═══ STORED DATA
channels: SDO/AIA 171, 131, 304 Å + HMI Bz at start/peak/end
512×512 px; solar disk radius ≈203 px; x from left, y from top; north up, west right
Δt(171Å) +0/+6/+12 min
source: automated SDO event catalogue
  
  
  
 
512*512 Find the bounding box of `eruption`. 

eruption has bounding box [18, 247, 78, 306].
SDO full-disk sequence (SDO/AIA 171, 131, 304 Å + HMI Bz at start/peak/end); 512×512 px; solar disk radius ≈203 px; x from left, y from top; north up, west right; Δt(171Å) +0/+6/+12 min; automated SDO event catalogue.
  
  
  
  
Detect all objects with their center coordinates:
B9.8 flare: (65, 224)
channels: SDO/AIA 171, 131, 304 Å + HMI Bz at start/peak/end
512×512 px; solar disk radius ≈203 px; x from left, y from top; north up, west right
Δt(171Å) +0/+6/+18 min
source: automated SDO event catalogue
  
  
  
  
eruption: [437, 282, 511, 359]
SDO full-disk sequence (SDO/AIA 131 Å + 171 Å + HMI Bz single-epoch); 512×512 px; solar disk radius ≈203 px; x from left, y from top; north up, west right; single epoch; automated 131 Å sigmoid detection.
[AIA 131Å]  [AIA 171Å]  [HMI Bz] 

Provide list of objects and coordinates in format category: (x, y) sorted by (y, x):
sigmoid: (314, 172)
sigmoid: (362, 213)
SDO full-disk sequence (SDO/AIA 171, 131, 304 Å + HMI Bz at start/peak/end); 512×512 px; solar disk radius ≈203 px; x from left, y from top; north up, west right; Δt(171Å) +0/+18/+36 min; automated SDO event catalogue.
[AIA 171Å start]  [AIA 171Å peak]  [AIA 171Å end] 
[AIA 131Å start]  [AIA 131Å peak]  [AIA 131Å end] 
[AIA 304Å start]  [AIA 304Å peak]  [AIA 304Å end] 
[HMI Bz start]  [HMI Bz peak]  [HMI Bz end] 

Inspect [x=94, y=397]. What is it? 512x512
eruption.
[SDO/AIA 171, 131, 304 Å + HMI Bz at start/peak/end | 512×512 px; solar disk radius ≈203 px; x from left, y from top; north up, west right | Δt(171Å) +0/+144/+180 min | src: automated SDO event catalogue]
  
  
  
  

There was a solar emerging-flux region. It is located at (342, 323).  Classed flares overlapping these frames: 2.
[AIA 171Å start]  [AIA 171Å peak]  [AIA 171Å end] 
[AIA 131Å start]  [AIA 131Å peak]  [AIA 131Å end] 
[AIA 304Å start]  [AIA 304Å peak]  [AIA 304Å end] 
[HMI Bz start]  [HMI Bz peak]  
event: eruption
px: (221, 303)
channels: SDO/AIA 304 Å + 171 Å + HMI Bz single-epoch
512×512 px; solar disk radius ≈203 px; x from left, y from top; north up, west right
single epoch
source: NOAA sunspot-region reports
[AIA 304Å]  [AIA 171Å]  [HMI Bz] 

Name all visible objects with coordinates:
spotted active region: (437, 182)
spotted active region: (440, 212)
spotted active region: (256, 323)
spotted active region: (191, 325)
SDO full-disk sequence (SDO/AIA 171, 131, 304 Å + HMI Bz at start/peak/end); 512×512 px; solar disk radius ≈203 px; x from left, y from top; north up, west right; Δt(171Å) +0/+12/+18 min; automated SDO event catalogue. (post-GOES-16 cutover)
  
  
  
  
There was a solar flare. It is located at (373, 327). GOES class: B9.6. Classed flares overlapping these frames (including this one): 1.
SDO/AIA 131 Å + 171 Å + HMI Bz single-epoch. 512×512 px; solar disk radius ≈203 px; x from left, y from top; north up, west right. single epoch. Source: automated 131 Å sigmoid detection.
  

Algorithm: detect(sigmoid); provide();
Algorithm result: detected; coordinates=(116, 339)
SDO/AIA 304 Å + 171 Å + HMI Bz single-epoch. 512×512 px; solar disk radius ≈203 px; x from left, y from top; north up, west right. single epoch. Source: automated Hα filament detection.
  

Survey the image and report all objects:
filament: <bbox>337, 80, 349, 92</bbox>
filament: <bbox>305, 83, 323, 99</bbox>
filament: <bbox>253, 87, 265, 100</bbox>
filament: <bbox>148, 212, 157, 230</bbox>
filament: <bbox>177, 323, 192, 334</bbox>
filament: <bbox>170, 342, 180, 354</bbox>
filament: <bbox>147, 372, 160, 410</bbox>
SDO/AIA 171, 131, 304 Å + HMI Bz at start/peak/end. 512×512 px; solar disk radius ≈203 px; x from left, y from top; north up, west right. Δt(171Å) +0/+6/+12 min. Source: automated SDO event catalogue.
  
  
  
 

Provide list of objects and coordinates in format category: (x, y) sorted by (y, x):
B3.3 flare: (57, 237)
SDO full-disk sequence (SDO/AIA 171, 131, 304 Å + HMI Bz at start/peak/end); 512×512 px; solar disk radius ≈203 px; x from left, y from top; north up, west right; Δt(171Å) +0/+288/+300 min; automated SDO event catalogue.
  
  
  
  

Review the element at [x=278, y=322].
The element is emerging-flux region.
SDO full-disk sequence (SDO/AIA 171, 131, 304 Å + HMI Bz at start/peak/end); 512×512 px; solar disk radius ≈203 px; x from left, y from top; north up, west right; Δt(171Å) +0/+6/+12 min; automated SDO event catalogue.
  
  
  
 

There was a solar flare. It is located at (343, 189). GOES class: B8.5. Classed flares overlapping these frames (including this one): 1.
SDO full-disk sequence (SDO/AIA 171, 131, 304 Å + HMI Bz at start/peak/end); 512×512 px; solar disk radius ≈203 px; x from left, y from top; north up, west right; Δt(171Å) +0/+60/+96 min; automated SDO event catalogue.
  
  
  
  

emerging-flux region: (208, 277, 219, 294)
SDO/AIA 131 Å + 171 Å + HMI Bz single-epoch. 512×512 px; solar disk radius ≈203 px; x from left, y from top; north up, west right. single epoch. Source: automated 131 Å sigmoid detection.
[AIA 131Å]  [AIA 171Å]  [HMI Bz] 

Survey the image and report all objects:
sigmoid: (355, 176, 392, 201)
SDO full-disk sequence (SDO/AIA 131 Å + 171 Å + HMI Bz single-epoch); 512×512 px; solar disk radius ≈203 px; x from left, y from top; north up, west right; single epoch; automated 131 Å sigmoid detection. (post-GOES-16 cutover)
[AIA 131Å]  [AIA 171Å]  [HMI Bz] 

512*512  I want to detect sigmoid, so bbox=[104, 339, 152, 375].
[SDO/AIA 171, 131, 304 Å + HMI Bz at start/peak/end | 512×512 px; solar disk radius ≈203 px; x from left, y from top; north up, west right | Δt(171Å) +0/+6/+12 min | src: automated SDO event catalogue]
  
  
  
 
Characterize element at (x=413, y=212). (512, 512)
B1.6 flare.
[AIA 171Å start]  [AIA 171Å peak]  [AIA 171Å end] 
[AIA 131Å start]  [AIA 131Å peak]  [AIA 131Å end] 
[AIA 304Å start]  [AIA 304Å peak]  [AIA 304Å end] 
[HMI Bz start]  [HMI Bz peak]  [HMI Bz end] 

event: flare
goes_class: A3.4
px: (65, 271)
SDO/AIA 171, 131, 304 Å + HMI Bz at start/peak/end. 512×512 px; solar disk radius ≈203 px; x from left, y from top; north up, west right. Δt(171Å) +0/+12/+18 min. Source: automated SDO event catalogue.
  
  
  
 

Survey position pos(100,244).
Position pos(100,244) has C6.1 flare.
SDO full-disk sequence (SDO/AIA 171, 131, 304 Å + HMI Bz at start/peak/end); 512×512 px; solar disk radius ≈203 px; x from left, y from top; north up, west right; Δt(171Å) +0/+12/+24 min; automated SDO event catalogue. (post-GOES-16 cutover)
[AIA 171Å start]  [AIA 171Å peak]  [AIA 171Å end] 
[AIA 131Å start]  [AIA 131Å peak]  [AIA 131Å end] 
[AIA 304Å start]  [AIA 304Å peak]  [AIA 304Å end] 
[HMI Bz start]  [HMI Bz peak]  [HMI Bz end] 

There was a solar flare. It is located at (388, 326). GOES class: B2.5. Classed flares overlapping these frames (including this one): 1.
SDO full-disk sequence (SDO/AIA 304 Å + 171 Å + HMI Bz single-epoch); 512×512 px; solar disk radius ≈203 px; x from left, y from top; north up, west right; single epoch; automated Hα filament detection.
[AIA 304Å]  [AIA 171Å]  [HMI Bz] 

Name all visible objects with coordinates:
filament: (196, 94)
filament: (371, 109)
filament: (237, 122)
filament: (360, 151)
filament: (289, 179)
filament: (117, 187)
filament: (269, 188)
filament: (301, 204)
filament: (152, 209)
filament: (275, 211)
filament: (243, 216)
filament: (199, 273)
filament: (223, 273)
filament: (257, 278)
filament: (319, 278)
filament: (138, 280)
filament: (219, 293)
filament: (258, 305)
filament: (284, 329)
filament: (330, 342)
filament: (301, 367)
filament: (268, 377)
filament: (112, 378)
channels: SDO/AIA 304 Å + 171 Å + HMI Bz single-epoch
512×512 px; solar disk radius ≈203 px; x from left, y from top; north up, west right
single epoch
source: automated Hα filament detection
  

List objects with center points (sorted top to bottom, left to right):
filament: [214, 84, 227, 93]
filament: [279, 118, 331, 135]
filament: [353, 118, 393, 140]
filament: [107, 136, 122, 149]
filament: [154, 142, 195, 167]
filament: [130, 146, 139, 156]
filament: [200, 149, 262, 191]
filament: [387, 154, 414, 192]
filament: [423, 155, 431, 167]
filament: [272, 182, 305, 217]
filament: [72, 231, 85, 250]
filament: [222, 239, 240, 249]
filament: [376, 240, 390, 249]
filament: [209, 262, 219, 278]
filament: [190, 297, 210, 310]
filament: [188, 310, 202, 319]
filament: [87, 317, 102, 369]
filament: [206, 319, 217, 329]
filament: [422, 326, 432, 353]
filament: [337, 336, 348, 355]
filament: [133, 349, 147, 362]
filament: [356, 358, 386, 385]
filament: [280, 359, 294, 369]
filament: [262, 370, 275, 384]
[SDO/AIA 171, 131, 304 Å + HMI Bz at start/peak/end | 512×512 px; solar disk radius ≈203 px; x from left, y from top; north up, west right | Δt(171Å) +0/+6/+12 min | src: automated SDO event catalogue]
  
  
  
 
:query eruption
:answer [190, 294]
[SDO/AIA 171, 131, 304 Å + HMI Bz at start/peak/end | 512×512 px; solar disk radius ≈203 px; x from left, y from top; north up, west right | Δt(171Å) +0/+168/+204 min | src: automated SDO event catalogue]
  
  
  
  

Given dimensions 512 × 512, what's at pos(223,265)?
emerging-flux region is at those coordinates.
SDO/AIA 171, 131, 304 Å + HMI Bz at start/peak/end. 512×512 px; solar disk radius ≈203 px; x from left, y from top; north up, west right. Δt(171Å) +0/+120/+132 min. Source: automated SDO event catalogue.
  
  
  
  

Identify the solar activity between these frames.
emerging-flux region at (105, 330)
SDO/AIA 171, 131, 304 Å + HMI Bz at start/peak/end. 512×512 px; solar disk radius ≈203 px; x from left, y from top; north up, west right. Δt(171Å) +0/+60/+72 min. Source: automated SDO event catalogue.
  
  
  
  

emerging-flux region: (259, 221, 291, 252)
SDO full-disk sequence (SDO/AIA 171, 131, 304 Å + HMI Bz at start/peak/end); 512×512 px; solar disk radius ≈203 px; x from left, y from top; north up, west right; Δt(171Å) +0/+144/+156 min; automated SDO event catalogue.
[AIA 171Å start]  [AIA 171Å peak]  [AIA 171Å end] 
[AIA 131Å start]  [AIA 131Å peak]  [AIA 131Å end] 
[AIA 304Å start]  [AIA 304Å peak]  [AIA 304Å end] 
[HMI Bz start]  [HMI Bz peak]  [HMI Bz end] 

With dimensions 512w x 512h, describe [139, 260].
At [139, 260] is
══════
- ASSIGNMENT -
Return the lines exactly as they stand, please. Start at the top of the material and finish with the line where "eruption has bounding box [18, 247, 78, 306]." appears.

- YOUR SOLUTION -
channels: SDO/AIA 171, 131, 304 Å + HMI Bz at start/peak/end
512×512 px; solar disk radius ≈203 px; x from left, y from top; north up, west right
Δt(171Å) +0/+6/+12 min
source: automated SDO event catalogue
  
  
  
 
512*512 Find the bounding box of `eruption`. 

eruption has bounding box [18, 247, 78, 306].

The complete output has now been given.